In this regard, we can expect the oil price declining below the psychological threshold of $50 per barrel. "If there are news about the US increasing production, and China reducing its oil consumption, a drop in prices below $50 per barrel is likely. On the other hand, for example, if all the OPEC agreement participants cut output volumes early, it can raise prices to $52-53 per barrel," the expert believes.
Igor Yushkov stressed that the oil price above $50 per barrel will contribute to the extension of the OPEC agreement. "If the oil price does not fall below this level by May, it is possible that the countries will agree to extend the agreement. And if oil is cheaper, it is likely that certain parties to the agreement may refuse," the leading analyst of the National Energy Security Fund explained.
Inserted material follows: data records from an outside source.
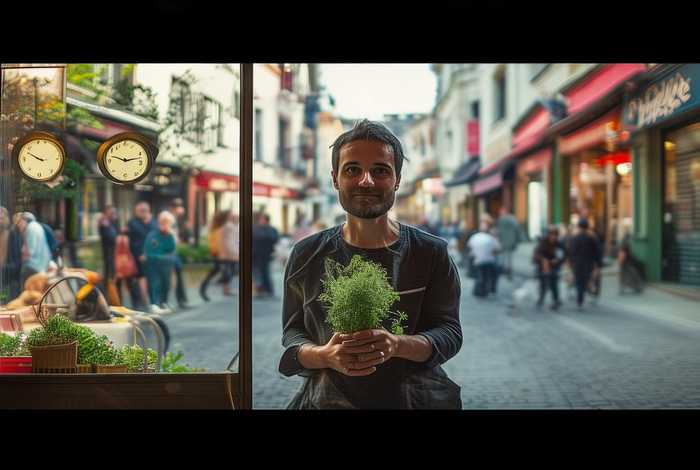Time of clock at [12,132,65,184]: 9:50
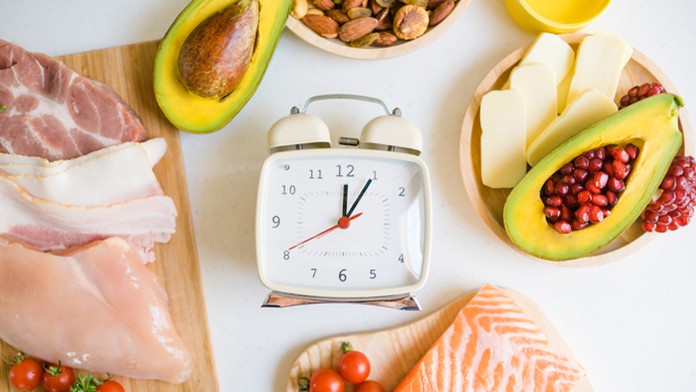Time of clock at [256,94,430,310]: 12:05
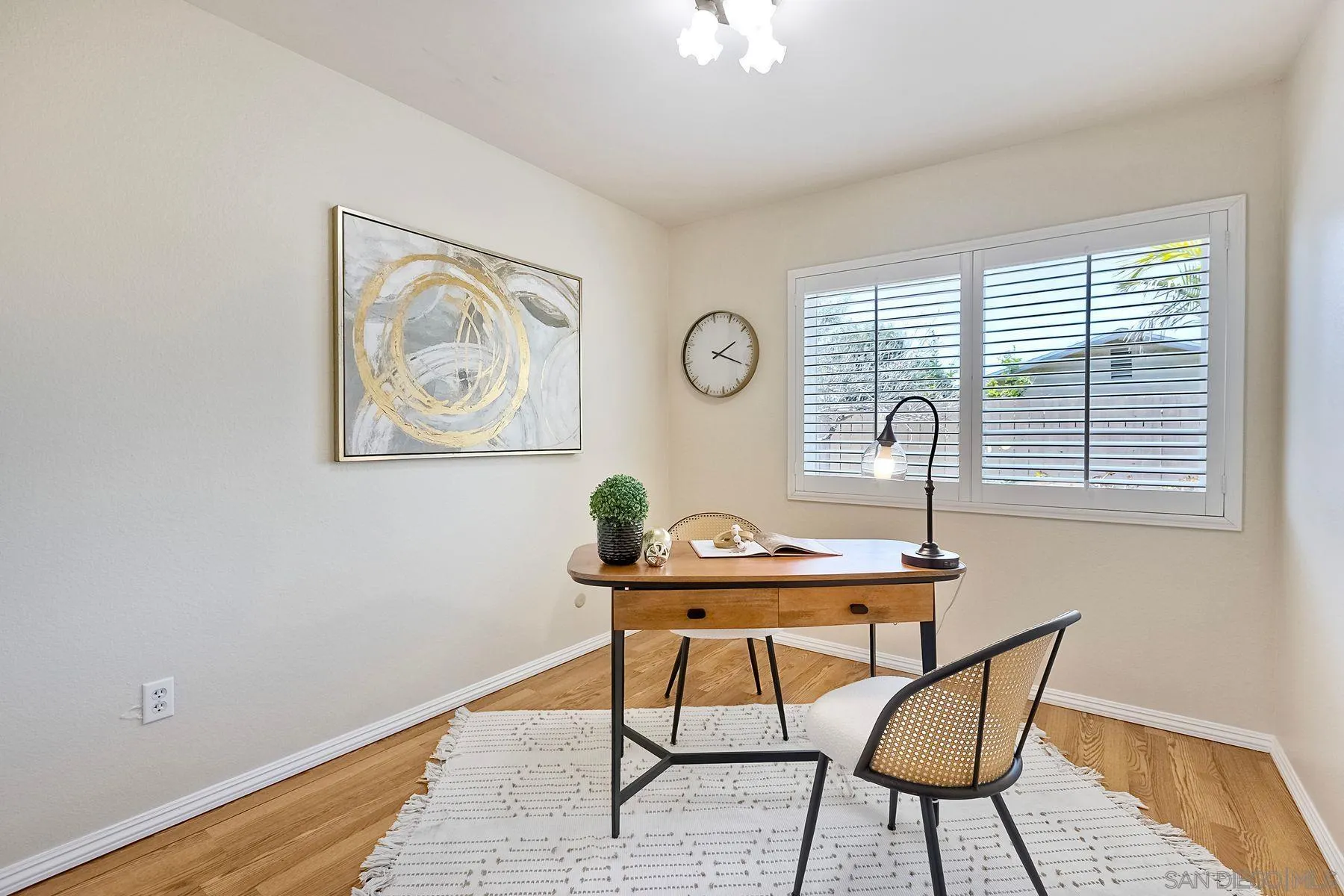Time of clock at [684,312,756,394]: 2:19
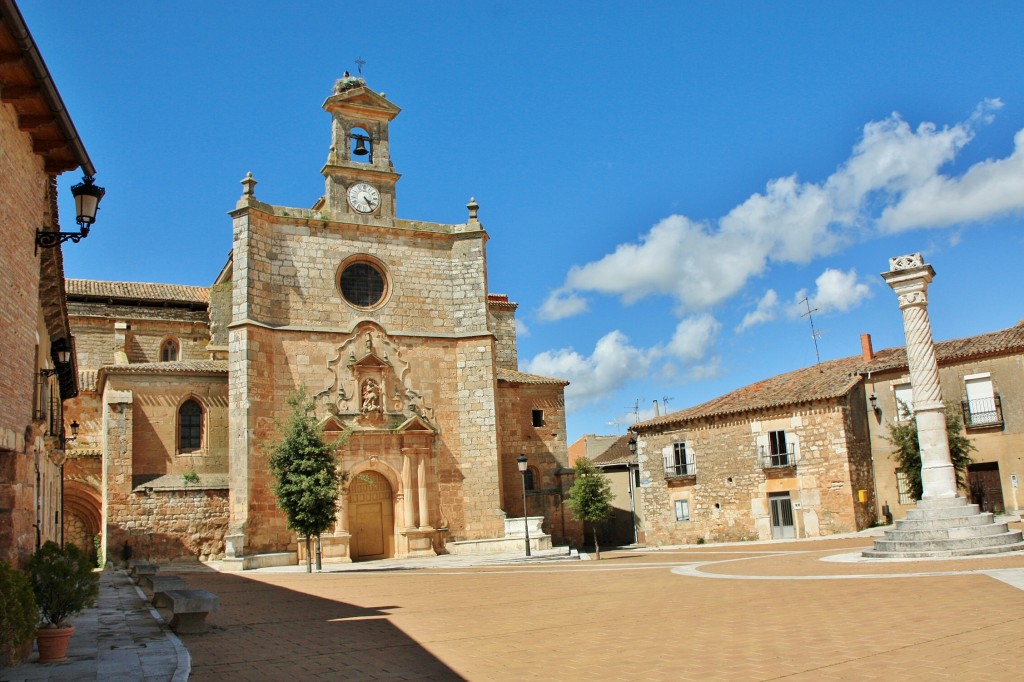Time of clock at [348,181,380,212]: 4:24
The new decline in oil prices will be more difficult for business, he predicts. "If prices fall again to $40 per barrel, shale companies will be the first to suffer. Which means that no one else will invest in large projects for another two years, and after 5-7 years a severe oil shortage will form due to a long-term lack of investment in oil production. Then oil prices will grow very noticeably," Igor Yushkov expects.
The executive vice-president of NewTech Services, professor of the Gubkin Russian State University of Oil and Gas, Valery Bessel, in turn, drew attention to the fact that the US oil production will always neutralize the effect of reduced oil production in other countries.
"Now there is a struggle for oil markets, and all countries will continue to be present in all markets, including Russia, selling oil at any price. In my opinion, a corridor of $50-55 per barrel will present on the market in the future, since it is comfortable enough, including for the production of shale oil," he pointed out.
Valery Bessel expects that in the future the OPEC agreement will not be prolonged, however, it will not cause the collapse of oil prices. "Oil is balanced around the price most comfortable for virtually all oil producers, almost completely compensating the cost of oil production from shale deposits in the US," the professor of the Rostov State University of Oil and Gas concluded.